Oil and gas giant ExxonMobil Corp. (NYSE: XOM) recently achieved what many in the export compliance profession thought would be impossible. It won a federal court case against the Treasury Department's Office of Foreign Assets Control (OFAC) to reverse a $2 million penalty for noncompliance.
In July 2017, OFAC issued the penalty against ExxonMobil for alleged "reckless disregard" of the Ukraine Related Sanctions Regulations when the company in May 2014 entered contracts with Russian oil company Rosneft OAO.
While Rosneft was not sanctioned at the time, the person who signed the contracts, Rosneft CEO and Chairman Igor Sechin, was listed on OFAC's Specially Designated Nationals and Blocked Persons (SDN) List. U.S. persons and companies are generally prohibited from conducting business with individuals or entities on the SDN List.
Within days of OFAC's penalty announcement, ExxonMobil filed a complaint in the U.S. District Court for the Northern District of Texas against Treasury Secretary Steven Mnuchin and OFAC Director John E. Smith. (Rex Tillerson, who was CEO of ExxonMobil at the time the Rosneft contracts were signed, was serving as President Donald Trump's secretary of state when the lawsuit was filed.)
ExxonMobil claimed in its lawsuit that OFAC's action was "unlawful" under the Administrative Procedures Act and did not give the company "fair notice," in violation of the Fifth Amendment to the U.S. Constitution.
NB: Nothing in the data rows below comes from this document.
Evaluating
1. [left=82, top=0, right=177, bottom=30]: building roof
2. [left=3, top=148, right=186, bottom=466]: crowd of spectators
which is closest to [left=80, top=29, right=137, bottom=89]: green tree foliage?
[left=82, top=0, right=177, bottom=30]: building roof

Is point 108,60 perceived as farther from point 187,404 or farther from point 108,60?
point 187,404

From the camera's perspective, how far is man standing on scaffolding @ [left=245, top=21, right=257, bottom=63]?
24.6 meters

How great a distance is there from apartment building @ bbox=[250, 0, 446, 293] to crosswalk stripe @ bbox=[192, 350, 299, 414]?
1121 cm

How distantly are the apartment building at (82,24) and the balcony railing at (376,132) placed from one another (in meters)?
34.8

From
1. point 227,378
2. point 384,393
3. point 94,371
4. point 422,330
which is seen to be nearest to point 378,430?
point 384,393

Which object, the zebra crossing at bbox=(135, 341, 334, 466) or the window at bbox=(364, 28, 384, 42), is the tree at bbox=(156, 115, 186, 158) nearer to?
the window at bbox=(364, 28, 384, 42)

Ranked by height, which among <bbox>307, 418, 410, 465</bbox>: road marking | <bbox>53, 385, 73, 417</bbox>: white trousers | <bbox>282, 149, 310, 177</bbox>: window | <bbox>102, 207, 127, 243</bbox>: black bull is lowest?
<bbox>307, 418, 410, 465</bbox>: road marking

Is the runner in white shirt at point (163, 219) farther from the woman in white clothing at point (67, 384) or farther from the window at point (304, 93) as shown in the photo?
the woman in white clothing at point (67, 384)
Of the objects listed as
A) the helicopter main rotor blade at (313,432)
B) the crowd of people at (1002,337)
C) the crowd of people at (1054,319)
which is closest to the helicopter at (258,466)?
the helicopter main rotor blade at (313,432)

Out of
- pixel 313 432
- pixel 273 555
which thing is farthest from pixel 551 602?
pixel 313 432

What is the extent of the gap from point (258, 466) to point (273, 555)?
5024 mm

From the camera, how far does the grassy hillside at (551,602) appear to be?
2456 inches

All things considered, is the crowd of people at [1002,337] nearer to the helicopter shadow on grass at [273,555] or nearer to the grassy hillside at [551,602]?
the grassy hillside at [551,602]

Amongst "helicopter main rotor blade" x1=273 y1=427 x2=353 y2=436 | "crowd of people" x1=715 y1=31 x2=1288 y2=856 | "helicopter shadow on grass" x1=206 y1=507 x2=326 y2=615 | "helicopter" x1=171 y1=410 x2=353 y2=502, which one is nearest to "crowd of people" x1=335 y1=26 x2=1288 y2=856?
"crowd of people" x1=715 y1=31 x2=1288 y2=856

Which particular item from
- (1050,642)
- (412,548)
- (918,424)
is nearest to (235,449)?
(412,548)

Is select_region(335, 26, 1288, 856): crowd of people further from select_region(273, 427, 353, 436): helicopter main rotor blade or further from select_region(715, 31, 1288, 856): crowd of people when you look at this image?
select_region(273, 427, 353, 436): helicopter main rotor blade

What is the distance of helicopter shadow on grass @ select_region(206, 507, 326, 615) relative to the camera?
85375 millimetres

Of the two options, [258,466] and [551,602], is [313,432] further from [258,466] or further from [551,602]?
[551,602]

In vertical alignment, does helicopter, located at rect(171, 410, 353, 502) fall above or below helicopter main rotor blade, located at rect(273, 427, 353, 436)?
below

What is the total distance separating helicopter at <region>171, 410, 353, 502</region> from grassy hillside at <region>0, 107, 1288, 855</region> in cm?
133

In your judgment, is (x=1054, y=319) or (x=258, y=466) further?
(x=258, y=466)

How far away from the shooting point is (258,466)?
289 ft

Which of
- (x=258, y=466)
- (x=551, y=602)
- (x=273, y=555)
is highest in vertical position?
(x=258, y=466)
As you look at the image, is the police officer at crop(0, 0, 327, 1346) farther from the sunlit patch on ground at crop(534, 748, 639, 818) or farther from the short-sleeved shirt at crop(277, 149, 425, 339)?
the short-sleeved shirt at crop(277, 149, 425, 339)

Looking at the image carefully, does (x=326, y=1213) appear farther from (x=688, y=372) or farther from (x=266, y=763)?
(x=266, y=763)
OFAC, citing frequently asked question No. 285 involving U.S. sanctions against Burma in 2013, said in its penalty notice that ExxonMobil should have been "cautious in dealings with [a nondesignated] entity to ensure that they are not providing funds, goods, or services to the SDN, for example, by entering into any contracts that are signed by the SDN." ExxonMobil also challenged this statement in its lawsuit against OFAC.
On Dec. 31, the district court in Dallas sided with ExxonMobil and vacated OFAC's $2 million penalty against the company.
"This is an administrative case prompting the Court to determine which party receives the benefit of having its cake and eating it, too — the regulating agency that failed to clarify, or the regulated party that failed to ask," wrote District Court Judge Jane Boyce at the beginning of her decision.
Ultimately, the court determined that "OFAC relied upon Regulations that fail to address Exxon's conduct." It added that "Though the Regulations and public statements, taken together, would likely lead a regulated party, acting in good faith, to hesitate before completing transactions like Exxon's, they do not create ascertainable certainty that such conduct would be prohibited."
OFAC has not commented on the district court's decision, and it is uncertain whether the agency will appeal.
International trade compliance attorneys and consultants warn that OFAC's authority to pursue and impose penalties for noncompliance with economic sanctions has not diminished.
"OFAC may view the decision as limiting its ability to bring novel enforcement actions, but is unlikely to be deterred in enforcing the myriad prohibitions under its sanctions programs for which there is already thorough guidance and documentation," attorneys of law firm Arnold & Porter Kaye Scholer LLP stated in a Jan. 7 advisory.
However, the court's decision is expected to put more burden on OFAC and other federal agencies in charge of export controls, including the Commerce Department's Bureau of Industry and Security and the State Department's Directorate of Defense Trade Controls, to provide more clearly stated notice of enforcement standards set for the industry, said Paul DiVecchio, a 40-year export compliance consultant based in Boston.
DiVecchio said U.S. companies should also challenge OFAC and other agency decisions when appropriate.